Documentation: The most common complaint in community surveys remains the documentation and the steep learning curve. To address this, the BCR website now features icons for sponsorship requests, deprecation notices, and provenance attestations. Furthermore, the Starlark documentation has been published and is now easier to read. In a move to empower the community, the documentation has been migrated out of Google’s internal infrastructure and is available at https://preview.bazel.build/
BUILD Foundation: The foundation currently has three founding members (Spotify, Uber, and Canva) and is looking for four more. The initial meeting is scheduled for December 4th. More on this in its own section.

Bzlmod was also a significant topic in this talk, but since it was covered at length in other presentations as well, I have dedicated a separate section to it below.

State of the union

As is tradition, the next session was the State of the Union talk, led by John Field and Tobias Werth from Google.

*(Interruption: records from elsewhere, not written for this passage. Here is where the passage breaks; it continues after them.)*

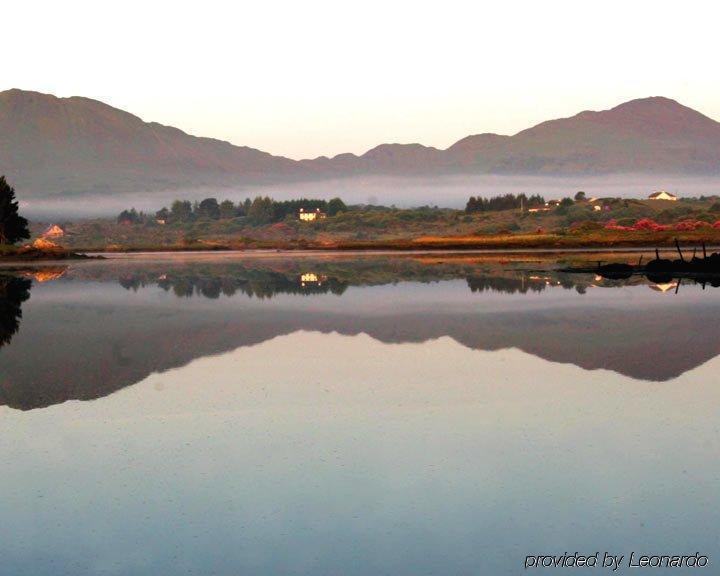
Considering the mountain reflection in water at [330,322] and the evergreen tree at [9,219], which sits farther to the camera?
the evergreen tree at [9,219]

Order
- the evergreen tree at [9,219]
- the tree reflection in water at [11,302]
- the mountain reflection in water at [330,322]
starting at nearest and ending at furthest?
the mountain reflection in water at [330,322] → the tree reflection in water at [11,302] → the evergreen tree at [9,219]

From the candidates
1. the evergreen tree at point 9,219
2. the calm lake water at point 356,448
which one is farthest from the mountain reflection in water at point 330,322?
the evergreen tree at point 9,219

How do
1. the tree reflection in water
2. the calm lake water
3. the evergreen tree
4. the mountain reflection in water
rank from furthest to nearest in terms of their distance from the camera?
the evergreen tree < the tree reflection in water < the mountain reflection in water < the calm lake water

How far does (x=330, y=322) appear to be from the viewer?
51125mm

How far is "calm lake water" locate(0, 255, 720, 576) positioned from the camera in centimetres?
1491

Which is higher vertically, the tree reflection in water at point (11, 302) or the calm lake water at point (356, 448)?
the calm lake water at point (356, 448)

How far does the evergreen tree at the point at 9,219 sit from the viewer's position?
152 m

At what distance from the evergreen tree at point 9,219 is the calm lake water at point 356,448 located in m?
113

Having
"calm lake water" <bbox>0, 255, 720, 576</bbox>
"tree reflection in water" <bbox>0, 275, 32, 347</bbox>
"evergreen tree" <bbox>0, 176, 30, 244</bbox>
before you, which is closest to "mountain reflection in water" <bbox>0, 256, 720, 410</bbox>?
"tree reflection in water" <bbox>0, 275, 32, 347</bbox>

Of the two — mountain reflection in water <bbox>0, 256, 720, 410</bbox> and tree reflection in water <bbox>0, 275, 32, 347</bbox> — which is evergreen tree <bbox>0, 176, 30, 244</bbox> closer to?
tree reflection in water <bbox>0, 275, 32, 347</bbox>

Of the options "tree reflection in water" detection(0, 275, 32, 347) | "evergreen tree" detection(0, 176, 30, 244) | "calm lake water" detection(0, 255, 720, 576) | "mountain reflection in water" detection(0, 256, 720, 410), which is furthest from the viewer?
"evergreen tree" detection(0, 176, 30, 244)

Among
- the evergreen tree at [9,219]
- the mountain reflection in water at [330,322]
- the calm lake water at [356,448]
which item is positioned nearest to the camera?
the calm lake water at [356,448]

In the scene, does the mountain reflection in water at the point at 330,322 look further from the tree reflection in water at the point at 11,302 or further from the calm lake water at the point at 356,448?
the calm lake water at the point at 356,448

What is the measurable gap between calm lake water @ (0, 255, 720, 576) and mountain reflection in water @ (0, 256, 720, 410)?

Here are some of the highlights from the update:

Local remote repo caching: This new feature is intended to allow the caching of repository rules across different workspaces.
Experimental WASM support: There is experimental support for WASM tools in repo rules to enable platform-independent tooling, but its future is still uncertain.
Performance improvements:
- Changes to NestedSets can save up to 20% of memory.
- Optimizations in Merkle tree handling can reduce wall time by up to 30%.
- Analysis phase caching is coming soon (see the “Skycache” section below for more details).
- There are ongoing efforts to cap disk usage.
- Path stripping, a feature announced last year, is now more mature and integrated with more rule sets, offering up to an 84% reduction in build time.
- Analysis time on flag changes has been reduced.
Java improvements: Caching has been improved, and method signature changes no longer affect downstream header builds.
Starlark flags: A new scoping API is available for Starlark flags.
PROJECT.scl: A new file is being introduced to provide a canonical place for project owners to map targets to flags. More details on its own section.
Starlarkification: This effort is almost complete. All rules are now decoupled, with the exception of a few integration points for C++. As of Bazel 9, autoloading of rules is disabled, which means users must now explicitly @load all the rules they use.
Starlark type system: Type annotations and type-checking are coming to Starlark. The syntax will be supported in Bazel 9, with type-checking planned for Bazel 10. The syntax aims for compatibility with Python 3 types, which introduces some limitations on what can be expressed.
JetBrains Bazel plugin: The JetBrains-owned Bazel plugin has reached general availability, making the Google-owned plugin a legacy tool. This new plugin promises a much-improved user experience, as it is faster and better integrates the Bazel build graph with IntelliJ’s native understanding of the project structure, avoiding expensive “sync” steps.
Internal APIs: There is ongoing work to separate core logic from service interactions (such as remote builds and file system operations), which sounds very similar to how Buck 2 was designed from the start.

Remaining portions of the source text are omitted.